Hearing documents and the open court principle
Part 1 of this series has looked at who may attend family courts and what types of family court hearings. This Part deals with the question of: why should documents be made available for those who attend any court? Part 3 will deal with the important case of Cape Intermediate Holdings Ltd v Dring (Asbestos Victims Support Group)  EWCA Civ 1795 (‘Cape Intermediate v Dring’); will analyse the documents concerned; and looks at how these may be available for release to non-parties. Finally, Part 4 will apply the law, as explained in the first three Parts, specifically to documents in family proceedings and to non-parties who may attend private hearings; or who may want to see documents later (eg journalists, lawyers, academics or family members – even perhaps a child as the child gets older).
In this series documents are categorised as:
- Court documents – Documents ‘from the court records’ (as explained in Cape Intermediate v Dring);
- Hearing documents – Court documents for which a non-party is entitled to apply: eg to make sense of the proceedings or for a particular journalistic purpose (eg skeleton arguments, parties statements, expert reports etc).
- Disclosed documents – Use, or other release, of documents whose production has been compelled by disclosure rules.

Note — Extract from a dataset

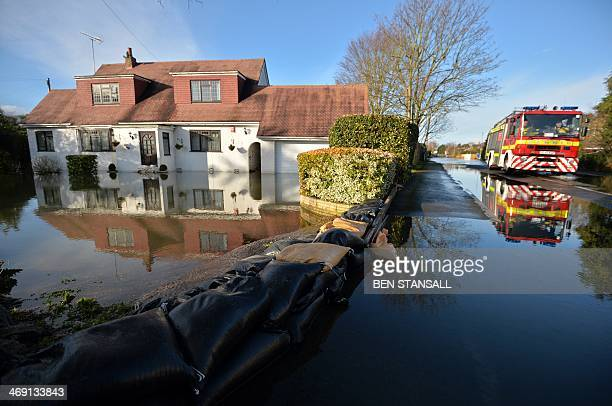 A fire engine drives past a flooded property in Wraysbury west of London on February 13 2014 Hurricaneforce winds from an Atlantic storm left tens of...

- Trial documents – Documents prepared for the judge and at a court hearing.
The background to Cape Intermediate v Dring and a review of much that it decided will be considered in Part 3. In approaching his determination of the appeal as to whether and if so what documents from civil court proceedings might be released to non-parties, Hamblen LJ relied extensively on the case law underpinning the open court principle. Since this approach to open justice may to be central to any argument in family proceedings that documents be released this Part will deal with its context in court proceedings.

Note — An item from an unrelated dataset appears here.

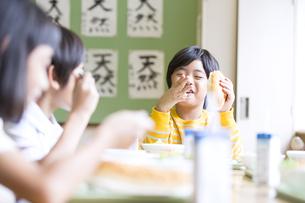 学校の給食を食べながら笑う男の子の写真素材 [FYI02973429]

He started by setting out some ‘Well known statements of the principle’ (at ) and emphasising that ‘the common law has long recognised the importance of the constitutional principle of open justice’. He drew attention in particular:
 … Well known statements of the principle and its rationale include:
(1) Lord Shaw in Scott v Scott  AC 417 at 477 (citing Jeremy Bentham):
“Publicity is the very soul of justice. It is the keenest spur to exertion and the surest of all guards against improbity. It keeps the judge himself while trying under trial.”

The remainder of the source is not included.